Jednak nie mógł mieć niczego złego na myśli, przecież z jego paranoją nie odważyłby się do mnie zalecać. A po tym, co usłyszał, pewnie myślał, że jestem obrzydliwa. Może po prostu szukał pretekstu, żeby wyjść, bo nie mógł znieść mojego towarzystwa? Sama czułam się brudna.

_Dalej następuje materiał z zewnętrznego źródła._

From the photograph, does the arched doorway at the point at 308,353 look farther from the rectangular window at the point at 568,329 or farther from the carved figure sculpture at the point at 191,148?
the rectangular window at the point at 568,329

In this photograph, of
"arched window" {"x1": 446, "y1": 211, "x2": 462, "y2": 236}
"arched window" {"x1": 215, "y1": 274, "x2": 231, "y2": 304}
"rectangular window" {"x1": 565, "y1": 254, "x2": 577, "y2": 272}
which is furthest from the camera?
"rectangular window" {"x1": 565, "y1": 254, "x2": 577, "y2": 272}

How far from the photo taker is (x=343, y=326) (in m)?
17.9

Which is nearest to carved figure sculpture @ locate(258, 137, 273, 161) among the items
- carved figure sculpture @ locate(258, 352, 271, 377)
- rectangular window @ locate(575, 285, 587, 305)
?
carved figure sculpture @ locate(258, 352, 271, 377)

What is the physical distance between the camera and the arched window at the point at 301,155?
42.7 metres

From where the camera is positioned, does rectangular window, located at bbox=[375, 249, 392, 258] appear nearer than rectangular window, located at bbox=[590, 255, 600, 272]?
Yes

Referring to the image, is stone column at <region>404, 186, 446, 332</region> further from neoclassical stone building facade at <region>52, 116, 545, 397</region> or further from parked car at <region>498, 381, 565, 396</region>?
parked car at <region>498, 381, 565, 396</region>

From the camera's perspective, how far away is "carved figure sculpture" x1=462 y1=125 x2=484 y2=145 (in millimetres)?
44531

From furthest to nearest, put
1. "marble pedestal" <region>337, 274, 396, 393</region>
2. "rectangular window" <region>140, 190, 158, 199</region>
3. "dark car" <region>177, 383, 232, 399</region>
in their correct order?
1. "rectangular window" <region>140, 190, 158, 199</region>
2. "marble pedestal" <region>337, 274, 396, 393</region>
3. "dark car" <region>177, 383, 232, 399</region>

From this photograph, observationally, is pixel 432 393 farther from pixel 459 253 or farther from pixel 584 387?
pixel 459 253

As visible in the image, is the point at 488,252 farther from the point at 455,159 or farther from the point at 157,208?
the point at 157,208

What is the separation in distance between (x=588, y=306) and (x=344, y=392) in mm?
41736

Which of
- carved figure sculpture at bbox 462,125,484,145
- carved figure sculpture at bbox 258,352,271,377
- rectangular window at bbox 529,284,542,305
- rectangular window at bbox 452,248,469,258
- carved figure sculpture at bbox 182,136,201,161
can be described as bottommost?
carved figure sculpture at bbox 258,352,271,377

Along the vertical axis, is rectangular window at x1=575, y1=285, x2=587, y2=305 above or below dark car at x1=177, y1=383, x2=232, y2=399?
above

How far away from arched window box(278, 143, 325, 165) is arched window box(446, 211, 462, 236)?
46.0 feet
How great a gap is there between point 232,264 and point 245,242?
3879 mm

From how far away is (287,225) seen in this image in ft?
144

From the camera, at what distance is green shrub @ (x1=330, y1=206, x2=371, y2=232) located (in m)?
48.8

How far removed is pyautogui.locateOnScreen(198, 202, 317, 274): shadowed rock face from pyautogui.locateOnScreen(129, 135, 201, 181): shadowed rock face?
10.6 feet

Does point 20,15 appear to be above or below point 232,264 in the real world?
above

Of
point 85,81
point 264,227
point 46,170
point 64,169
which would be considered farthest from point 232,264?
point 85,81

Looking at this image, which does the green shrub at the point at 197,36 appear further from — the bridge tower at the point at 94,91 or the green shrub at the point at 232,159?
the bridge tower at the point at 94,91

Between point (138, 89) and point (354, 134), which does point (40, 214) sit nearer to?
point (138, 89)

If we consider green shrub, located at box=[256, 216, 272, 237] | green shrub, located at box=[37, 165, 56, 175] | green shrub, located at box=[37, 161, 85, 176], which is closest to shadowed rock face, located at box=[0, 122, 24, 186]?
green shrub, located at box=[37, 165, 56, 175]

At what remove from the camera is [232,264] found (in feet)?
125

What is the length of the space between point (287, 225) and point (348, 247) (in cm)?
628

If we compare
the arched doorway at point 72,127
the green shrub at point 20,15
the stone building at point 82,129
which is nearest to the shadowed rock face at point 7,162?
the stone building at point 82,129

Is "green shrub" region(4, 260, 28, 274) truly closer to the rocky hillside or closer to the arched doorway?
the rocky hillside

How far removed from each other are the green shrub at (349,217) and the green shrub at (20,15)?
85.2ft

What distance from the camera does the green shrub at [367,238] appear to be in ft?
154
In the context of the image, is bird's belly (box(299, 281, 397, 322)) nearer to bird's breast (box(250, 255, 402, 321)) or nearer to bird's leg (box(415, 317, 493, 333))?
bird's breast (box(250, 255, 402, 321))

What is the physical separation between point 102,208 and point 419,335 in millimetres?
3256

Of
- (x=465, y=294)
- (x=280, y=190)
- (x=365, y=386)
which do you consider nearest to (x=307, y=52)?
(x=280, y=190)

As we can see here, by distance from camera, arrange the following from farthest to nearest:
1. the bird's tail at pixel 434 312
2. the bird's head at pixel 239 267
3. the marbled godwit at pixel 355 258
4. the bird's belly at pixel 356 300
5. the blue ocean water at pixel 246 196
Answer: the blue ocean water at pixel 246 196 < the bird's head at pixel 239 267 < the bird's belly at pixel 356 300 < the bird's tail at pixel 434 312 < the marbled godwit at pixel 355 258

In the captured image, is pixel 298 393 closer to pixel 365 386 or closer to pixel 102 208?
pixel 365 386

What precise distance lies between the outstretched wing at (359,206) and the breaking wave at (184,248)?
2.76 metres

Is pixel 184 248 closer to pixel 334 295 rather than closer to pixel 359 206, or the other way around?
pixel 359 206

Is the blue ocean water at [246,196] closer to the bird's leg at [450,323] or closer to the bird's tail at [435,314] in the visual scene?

Sporo o tym czytałam i zdawałam sobie sprawę, że to, co o sobie myślałam, było zupełnie normalne i nieprawdziwe, ale niełatwo wmówić sobie prawdę, kiedy kłamstwo tak głęboko zakorzeniło się już w głowie.
Dziwak wyszedł, a ja posprzątałam to, co mogłam, a potem usiadłam na łóżku i przeglądałam strony internetowe w telefonie, chociaż tak naprawdę wpatrywałam się tylko w drzwi i czekałam na wiadomość, że nie wróci, bo coś mu wypadło. Po dwudziestu minutach oczekiwania uznałam, że nawet smsa nie dostanę. Położyłam się i próbowałam się nie rozkleić, ale po moich policzkach znów zaczęły płynąć łzy. Po co był dla mnie miły, skoro teraz robi coś takiego? W odpowiedzi na niewypowiedziane pytanie usłyszałam wibracje telefonu.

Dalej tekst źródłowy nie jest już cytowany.